[The Great Boer War by Arthur Conan Doyle]@TWC D-Link book
The Great Boer War

CHAPTER 4
10/34

General Symons underrated the power of the invaders, but it is hard to criticise an error of judgment which has been so nobly atoned and so tragically paid for.

At the time, then, which our political narrative has reached, the time of suspense which followed the dispatch of the Cabinet message of September 8th, the military situation had ceased to be desperate, but was still precarious.

Twenty-two thousand regular troops were on the spot who might hope to be reinforced by some ten thousand colonials, but these forces had to cover a great frontier, the attitude of Cape Colony was by no means whole-hearted and might become hostile, while the black population might conceivably throw in its weight against us.

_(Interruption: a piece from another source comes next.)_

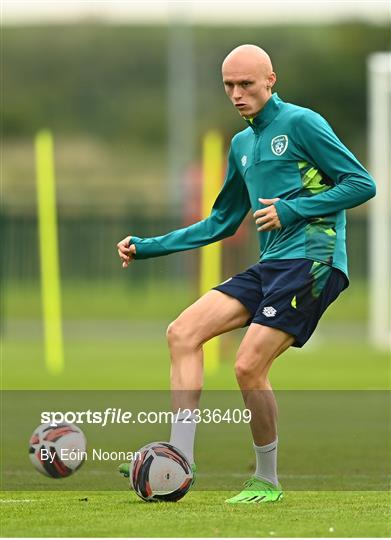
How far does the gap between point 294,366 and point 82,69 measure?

Only half the regulars could be spared to defend Natal, and no reinforcements could reach them in less than a month from the outbreak of hostilities.

If Mr.Chamberlain was really playing a game of bluff, it must be confessed that he was bluffing from a very weak hand.
For purposes of comparison we may give some idea of the forces which Mr.Kruger and Mr.Steyn could put in the field, for by this time it was evident that the Orange Free State, with which we had had no shadow of a dispute, was going, in a way which some would call wanton and some chivalrous, to throw in its weight against us.